◆ EXCERPTED RECORDS

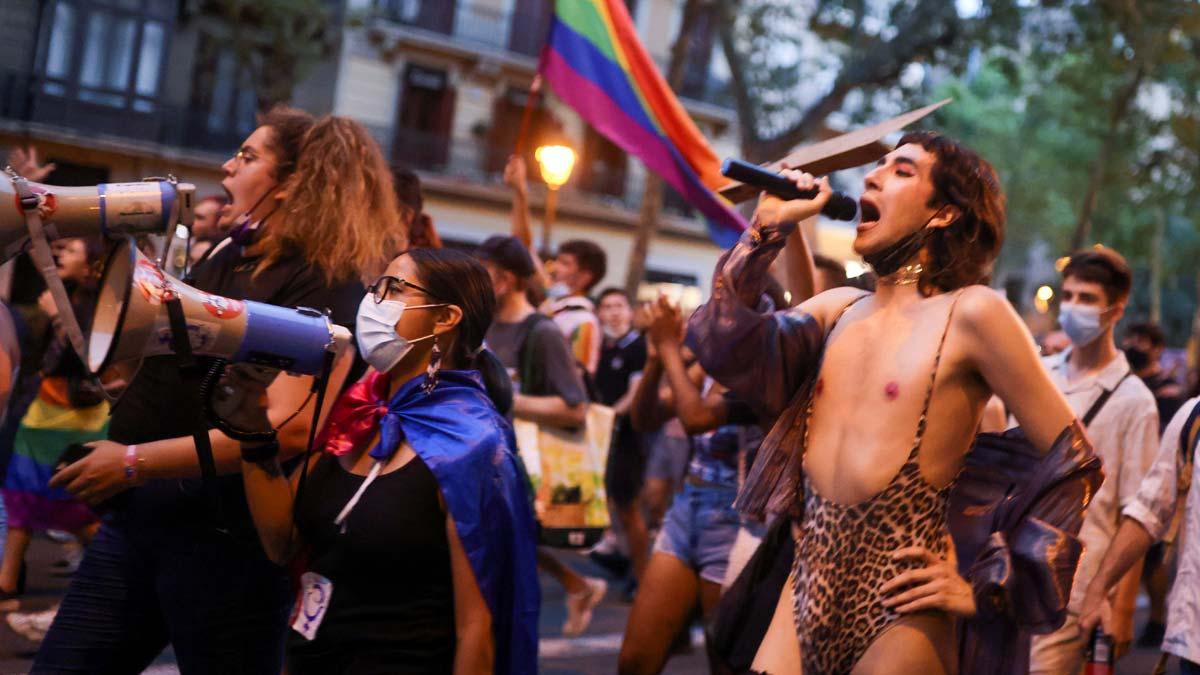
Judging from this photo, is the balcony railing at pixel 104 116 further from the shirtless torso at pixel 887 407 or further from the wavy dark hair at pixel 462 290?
the shirtless torso at pixel 887 407

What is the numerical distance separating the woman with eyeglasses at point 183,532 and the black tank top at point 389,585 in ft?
0.89

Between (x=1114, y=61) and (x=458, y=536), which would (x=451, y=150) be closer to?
(x=1114, y=61)

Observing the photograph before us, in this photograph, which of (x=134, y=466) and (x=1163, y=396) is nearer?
(x=134, y=466)

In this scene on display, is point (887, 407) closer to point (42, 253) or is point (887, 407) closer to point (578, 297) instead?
point (42, 253)

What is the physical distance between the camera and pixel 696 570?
559 centimetres

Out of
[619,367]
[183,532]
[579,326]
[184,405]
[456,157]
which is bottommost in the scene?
[619,367]

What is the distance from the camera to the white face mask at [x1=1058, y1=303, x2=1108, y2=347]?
6066mm

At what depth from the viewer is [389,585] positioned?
3.42 meters

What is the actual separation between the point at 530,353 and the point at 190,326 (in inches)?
157

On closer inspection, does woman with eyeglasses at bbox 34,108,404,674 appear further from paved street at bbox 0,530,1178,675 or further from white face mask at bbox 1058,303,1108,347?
white face mask at bbox 1058,303,1108,347

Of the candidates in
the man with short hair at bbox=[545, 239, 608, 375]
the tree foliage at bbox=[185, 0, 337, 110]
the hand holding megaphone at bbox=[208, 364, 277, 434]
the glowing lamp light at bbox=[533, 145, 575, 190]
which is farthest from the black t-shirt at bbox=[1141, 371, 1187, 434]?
the tree foliage at bbox=[185, 0, 337, 110]

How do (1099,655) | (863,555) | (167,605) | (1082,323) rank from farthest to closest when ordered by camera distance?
(1082,323) → (1099,655) → (167,605) → (863,555)

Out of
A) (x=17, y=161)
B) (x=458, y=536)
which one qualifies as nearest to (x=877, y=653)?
(x=458, y=536)

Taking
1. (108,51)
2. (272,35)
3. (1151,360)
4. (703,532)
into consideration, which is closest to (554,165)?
(1151,360)
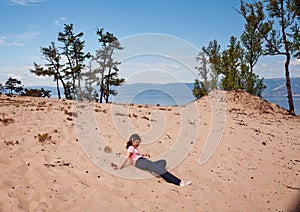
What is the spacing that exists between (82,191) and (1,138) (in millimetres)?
4676

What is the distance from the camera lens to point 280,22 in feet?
93.9

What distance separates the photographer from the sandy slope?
6648 millimetres

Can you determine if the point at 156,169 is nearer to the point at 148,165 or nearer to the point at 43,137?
the point at 148,165

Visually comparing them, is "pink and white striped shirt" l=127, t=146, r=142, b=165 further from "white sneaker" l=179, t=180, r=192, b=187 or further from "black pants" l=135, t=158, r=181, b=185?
"white sneaker" l=179, t=180, r=192, b=187

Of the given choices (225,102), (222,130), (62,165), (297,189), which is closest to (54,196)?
(62,165)

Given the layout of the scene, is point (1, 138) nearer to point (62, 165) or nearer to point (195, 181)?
point (62, 165)

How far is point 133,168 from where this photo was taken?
29.9 ft

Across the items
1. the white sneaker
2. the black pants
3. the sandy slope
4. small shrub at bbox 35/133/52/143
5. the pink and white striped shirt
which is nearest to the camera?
the sandy slope

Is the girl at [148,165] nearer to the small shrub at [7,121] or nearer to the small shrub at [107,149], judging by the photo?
the small shrub at [107,149]

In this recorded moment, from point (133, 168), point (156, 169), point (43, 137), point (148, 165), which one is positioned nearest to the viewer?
point (156, 169)

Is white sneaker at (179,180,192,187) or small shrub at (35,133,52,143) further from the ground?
small shrub at (35,133,52,143)

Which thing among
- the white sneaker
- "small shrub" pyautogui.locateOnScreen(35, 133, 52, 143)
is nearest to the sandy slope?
"small shrub" pyautogui.locateOnScreen(35, 133, 52, 143)

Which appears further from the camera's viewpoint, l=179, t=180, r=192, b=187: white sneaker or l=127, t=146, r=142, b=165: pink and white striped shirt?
l=127, t=146, r=142, b=165: pink and white striped shirt

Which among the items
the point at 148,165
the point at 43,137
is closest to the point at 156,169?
the point at 148,165
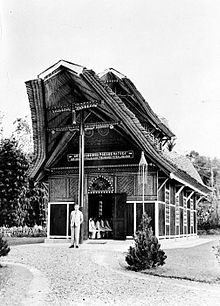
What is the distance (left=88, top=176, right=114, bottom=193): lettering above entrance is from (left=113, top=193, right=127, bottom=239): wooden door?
253 millimetres

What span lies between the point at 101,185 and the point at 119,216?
85cm

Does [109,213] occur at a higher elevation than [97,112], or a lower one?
lower

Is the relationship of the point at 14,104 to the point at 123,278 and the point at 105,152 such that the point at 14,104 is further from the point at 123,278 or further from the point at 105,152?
the point at 105,152

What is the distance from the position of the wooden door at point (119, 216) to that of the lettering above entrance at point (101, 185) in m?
0.25

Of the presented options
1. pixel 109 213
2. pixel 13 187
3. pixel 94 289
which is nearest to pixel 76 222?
pixel 109 213

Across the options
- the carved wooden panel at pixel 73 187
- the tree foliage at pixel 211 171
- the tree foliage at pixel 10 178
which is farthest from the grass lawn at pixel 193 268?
the carved wooden panel at pixel 73 187

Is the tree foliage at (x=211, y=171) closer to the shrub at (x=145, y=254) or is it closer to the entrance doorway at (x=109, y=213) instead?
the shrub at (x=145, y=254)

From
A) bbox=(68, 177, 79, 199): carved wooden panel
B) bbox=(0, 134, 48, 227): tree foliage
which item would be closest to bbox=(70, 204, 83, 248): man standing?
bbox=(68, 177, 79, 199): carved wooden panel

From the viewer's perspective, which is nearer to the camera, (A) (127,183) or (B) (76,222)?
(B) (76,222)

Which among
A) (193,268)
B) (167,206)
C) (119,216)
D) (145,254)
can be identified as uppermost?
(167,206)

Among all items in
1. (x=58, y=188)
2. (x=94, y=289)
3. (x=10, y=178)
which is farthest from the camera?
(x=58, y=188)

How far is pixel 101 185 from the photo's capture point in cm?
1198

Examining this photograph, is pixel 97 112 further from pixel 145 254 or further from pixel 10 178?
pixel 10 178

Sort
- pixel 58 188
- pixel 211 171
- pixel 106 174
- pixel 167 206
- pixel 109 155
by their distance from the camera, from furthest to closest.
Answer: pixel 58 188 < pixel 106 174 < pixel 167 206 < pixel 109 155 < pixel 211 171
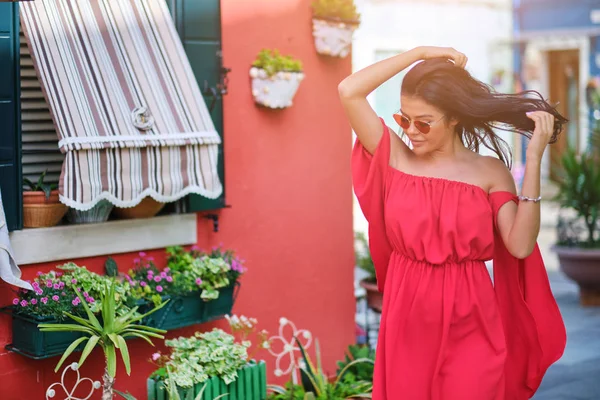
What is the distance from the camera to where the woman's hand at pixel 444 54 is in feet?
11.5

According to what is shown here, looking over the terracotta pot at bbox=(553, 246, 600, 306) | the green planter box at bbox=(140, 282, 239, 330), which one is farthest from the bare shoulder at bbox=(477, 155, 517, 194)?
the terracotta pot at bbox=(553, 246, 600, 306)

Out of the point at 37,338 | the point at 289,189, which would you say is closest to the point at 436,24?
the point at 289,189

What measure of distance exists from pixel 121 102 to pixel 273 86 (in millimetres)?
1191

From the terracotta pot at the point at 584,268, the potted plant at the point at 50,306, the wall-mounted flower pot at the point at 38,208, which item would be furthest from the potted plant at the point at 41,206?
the terracotta pot at the point at 584,268

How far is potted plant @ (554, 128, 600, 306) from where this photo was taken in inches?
373

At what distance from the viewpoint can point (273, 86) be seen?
544cm

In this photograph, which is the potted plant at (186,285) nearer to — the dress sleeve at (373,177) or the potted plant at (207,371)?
the potted plant at (207,371)

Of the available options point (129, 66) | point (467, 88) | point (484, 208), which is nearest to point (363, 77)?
point (467, 88)

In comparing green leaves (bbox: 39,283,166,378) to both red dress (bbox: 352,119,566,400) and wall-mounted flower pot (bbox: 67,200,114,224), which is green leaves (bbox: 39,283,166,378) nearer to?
wall-mounted flower pot (bbox: 67,200,114,224)

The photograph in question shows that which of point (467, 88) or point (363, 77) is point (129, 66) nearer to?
point (363, 77)

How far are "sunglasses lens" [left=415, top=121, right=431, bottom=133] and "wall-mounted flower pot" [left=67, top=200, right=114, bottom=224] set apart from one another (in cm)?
177

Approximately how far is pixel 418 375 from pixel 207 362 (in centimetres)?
127

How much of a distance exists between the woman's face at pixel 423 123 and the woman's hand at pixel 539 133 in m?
0.33

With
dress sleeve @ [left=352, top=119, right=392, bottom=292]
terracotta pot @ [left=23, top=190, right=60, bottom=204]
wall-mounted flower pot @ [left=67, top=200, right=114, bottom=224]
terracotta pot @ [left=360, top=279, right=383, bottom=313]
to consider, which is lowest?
terracotta pot @ [left=360, top=279, right=383, bottom=313]
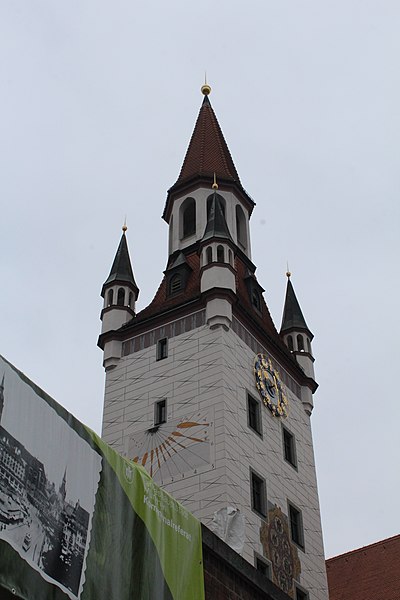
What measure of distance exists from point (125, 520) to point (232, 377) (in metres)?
18.4

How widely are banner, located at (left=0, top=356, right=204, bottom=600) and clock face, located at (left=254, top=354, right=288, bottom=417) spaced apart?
60.9 feet

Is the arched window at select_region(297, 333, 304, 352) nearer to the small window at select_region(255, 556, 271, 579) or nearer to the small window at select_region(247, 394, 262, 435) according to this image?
the small window at select_region(247, 394, 262, 435)

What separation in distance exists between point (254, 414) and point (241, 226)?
1144 centimetres

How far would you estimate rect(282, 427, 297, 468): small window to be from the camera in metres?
32.4

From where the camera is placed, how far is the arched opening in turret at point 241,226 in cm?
4012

◆ PROBLEM REQUIREMENTS
Retype word for word the span of lines above that begins with the line containing "How much of" and ends with the last line of the records; skip all pictures.

◆ RESULT FOR THIS TASK
How much of a distance exists between the woman's face at pixel 423 123 and the woman's hand at pixel 539 133 in m?
0.33

With
dress sleeve @ [left=352, top=119, right=392, bottom=292]
terracotta pot @ [left=23, top=190, right=60, bottom=204]
wall-mounted flower pot @ [left=67, top=200, right=114, bottom=224]
terracotta pot @ [left=360, top=279, right=383, bottom=313]
to consider, which is lowest?
terracotta pot @ [left=360, top=279, right=383, bottom=313]
What measure of distance exists from point (125, 520) to point (232, 377) (in metres)?
18.4

How widely are banner, located at (left=0, top=356, right=204, bottom=600) and clock face, located at (left=254, top=354, right=288, bottom=417) spaced apart?
60.9 feet

Is the arched window at select_region(297, 333, 304, 352) nearer to the small window at select_region(255, 556, 271, 579) or nearer to the small window at select_region(247, 394, 262, 435) according to this image?
the small window at select_region(247, 394, 262, 435)

What separation in distance exists between point (254, 414) and point (241, 226)?
1144 centimetres

How far would you estimate rect(282, 427, 297, 468): small window to be from the camera in metres?
32.4

From where the camera is placed, how far is the arched opening in turret at point 241,226 in cm?
4012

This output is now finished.